=== Text extract ===

From the revenues of my see I erected public porticoes; I built two large
bridges; I looked after the public baths. On finding that the city was not watered
by the river running by it, I built the conduit, and supplied the dry town
with water. But not to mention these matters I led eight villages of Marcionists
with their neighbourhood into the way of truth; another full of Eunomians and
another of Arians I brought to the light of divine knowledge, and, by God's
grace, not a tare of heresy was left among us. All this I did not effect with
impunity; many a time I shed my blood; many a time was I stoned by them and brought
to the very gates of death. But I am a fool in my boasting, yet my words are
spoken of necessity, not of consent. Once the thrice blessed Paul was compelled to
act in the same way to stop the mouths of his accusers. Yet I put up with
seeming ignominy and count it high honour, for I hear the voice of the Apostle
crying, "All that will live godly in Christ Jesus shall suffer persecution."(1) But
I beseech your excellency to give heed to the affairs of the Church, and calm
the storm that has arisen, for in fact not even at the beginning of the dispute
was the Church beset by such confusion. No one informs you of the greatness of
the peril, of the lamentations of the Christians in Phoenicia and of the wails
of our holiest monks. Wherefore I have written to you at some length, that on
learning the agitation of the Church your excellency might stay it, and reap.
the fruits of the benefit which such action will produce.
LXXXII. To Eusebius, bishop of Ancyra.(2)

=== Given information ===

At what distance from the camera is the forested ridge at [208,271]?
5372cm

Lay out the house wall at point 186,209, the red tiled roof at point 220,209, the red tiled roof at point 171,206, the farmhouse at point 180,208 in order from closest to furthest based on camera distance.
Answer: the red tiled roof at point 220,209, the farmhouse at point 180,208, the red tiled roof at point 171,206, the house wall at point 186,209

===

Request 1: In the letter excerpt on the bishop's works and the troubles of the Church, what did the writer build after finding that the river was not watering the city?
Request 2: Go on with the letter excerpt on the bishop's works and the troubles of the Church from the point where it stops.

Task answer 1: He built the conduit and supplied the dry town with water.

Task answer 2:
I had hoped at this time to hear frequently from your holiness. Suffering
as I do under charges which are plain calumny I stand in need of brotherly
consolation. For they who are now renewing the heresy of Marcion, Valentinus,
Manes, and of the other Docetae, annoyed at my publicly pillorying their heresy,
have endeavoured to deceive the imperial ears, by calling me a heretic and falsely
accusing me of dividing into two sons our one Lord Jesus Christ, the divine
Word made man. Their utterances did not meet with the success that they expected.
A despatch was therefore written to the right honourable and glorious
commander and consul, containing indeed no accusation of heresy, but certain other
charges no less unfounded. They alleged that I was endeavouring to assemble
frequent synods at Antioch; that certain persons thereupon took umbrage; that for this
reason I ought to desist from these proceedings and manage the churches
entrusted to my charge. When this communication was shewn me I caught at the sentence
as an opportunity of good. For in the first place I gained the rest I so much
longed for; furthermore I trust in the wiping out of the stains of the many
errors I have committed, on account of the wrong devised against me by the enemies
of truth. Even in this present life our supreme Ruler very plainly shews us
what care He takes of them that suffer wrong. While I have been remaining at
rest, prisoned within the boundaries of my own country; while throughout the East
all men have been distressed and have been bitterly lamenting though compelled
to silence by the terror that has fallen on them (for what has befallen me has
stricken terror into the hearts of all) the Lord has stooped from heaven, has
convicted my calumniators of their falsehood, and laid bare their impious intent.
They armed even Alexandria against me and by means of their worthy instruments
are dinning into all men's ears that I am preaching two sons instead of one.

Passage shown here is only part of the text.